You can't get blood out of a stone
What's the meaning of the phrase 'You can't get blood out of a stone'?
You cannot extract what isn't there to begin with.
What's the origin of the phrase 'You can't get blood out of a stone'?
This Old English proverb is first recorded in a collection of letters entitled Winter Evenings, by Vicesimus Knox, 1788:
They must have had abilities inherent in them or they could not have been excited, according to that common observation, that it is impossible to get blood out of a stone.
There is, however, good reason to believe that phrases of the form 'you cannot get blood out of a [inanimate object of your choice]' originated in Italian and were later translated into English.
In the 1640s to 1660s the Italian writer Giovanni Torriano wrote several books to aid Italian/English translation. They had subtitles like "Select Italian proverbs the most significant, very usefull for travellers, and such as desire that language: the same newly made to speak English..."

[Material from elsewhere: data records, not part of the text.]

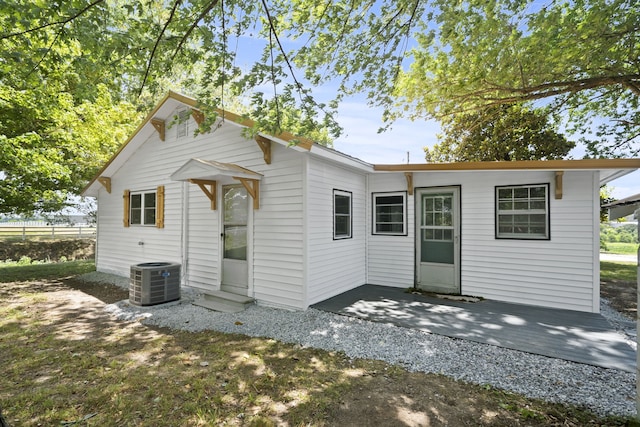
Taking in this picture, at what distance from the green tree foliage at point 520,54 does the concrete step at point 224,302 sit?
5.60 m

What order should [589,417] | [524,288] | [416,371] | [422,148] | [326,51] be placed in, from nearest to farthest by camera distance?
[589,417], [416,371], [326,51], [524,288], [422,148]

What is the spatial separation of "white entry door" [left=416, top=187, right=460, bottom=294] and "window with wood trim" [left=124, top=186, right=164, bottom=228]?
6.06m

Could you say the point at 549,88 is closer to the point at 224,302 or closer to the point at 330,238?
the point at 330,238

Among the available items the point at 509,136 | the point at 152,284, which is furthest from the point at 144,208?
the point at 509,136

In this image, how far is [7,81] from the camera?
6.78m

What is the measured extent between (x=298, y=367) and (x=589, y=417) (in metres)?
2.54

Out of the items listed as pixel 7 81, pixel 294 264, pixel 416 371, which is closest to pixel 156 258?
pixel 294 264

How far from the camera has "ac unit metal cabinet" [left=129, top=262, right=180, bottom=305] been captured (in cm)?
541

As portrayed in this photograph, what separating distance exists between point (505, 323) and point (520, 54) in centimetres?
551

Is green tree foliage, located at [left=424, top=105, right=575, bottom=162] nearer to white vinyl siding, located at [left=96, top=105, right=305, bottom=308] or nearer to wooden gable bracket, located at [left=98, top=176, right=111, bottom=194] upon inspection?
white vinyl siding, located at [left=96, top=105, right=305, bottom=308]

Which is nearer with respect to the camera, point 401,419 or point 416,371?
point 401,419

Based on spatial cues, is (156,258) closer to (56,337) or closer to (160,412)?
(56,337)

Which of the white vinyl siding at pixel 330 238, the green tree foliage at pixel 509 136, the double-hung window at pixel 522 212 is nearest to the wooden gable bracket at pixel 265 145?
the white vinyl siding at pixel 330 238

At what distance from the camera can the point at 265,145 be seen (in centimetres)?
532
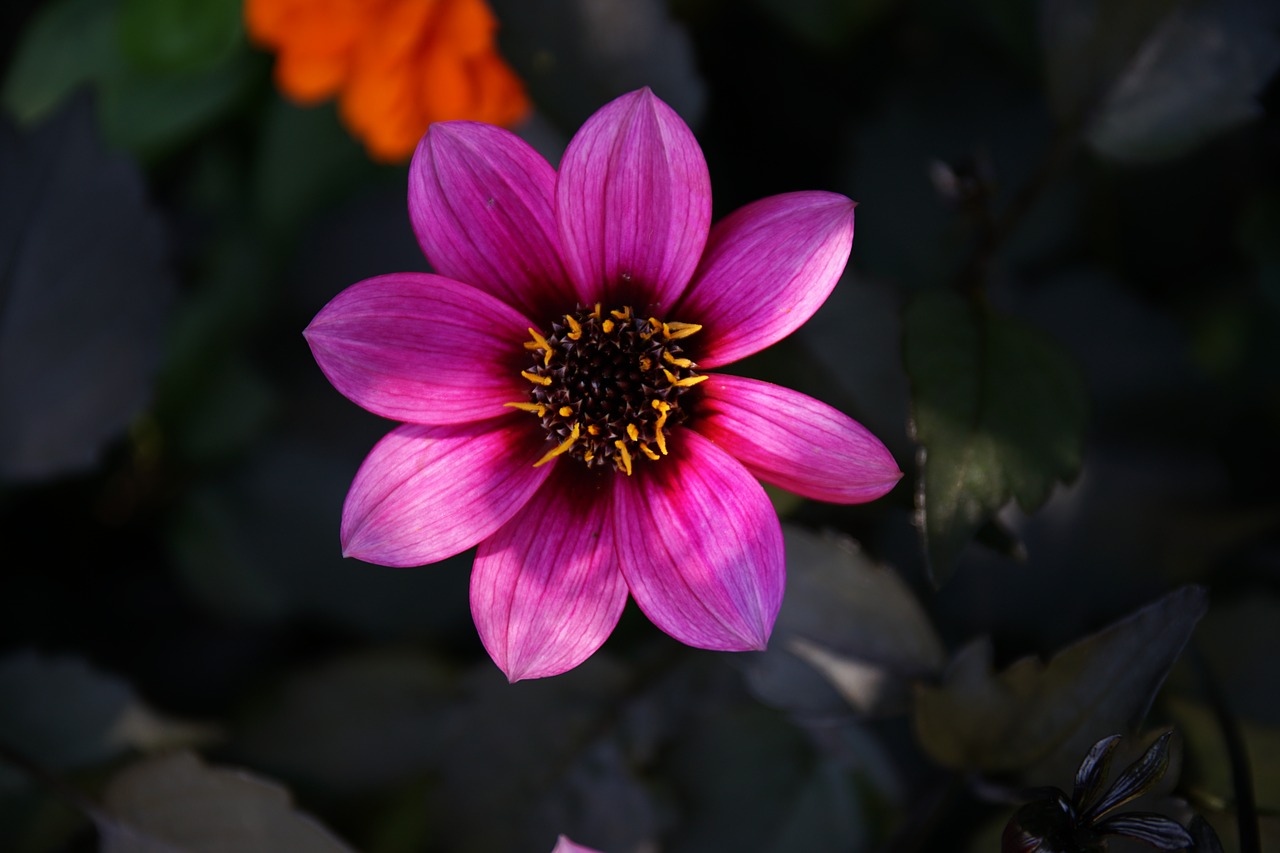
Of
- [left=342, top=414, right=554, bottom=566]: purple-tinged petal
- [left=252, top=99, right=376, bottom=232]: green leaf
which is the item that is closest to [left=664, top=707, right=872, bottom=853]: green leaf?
[left=342, top=414, right=554, bottom=566]: purple-tinged petal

In Torriano's Piazza Universale di Proverbi Italiani, 1662, we find:
There's no getting of bloud out of that wall.
In his Second Alphabet of Proverbial Phrases, 1662, Torriano used the variant of this proverb that is best known in the USA, that is 'get blood out of a turnip':
To go about to fetch bloud out of a turnip, viz. to attempt impossibilities.
The associated phrases 'like getting blood out of a stone' and 'like getting blood out of a turnip' refer to a task that is difficult to accomplish. They are usually directed at someone who is unwilling to do what you want them to, for example, "getting that skinflint Tom to pay for a round of drinks is like getting blood out if a stone".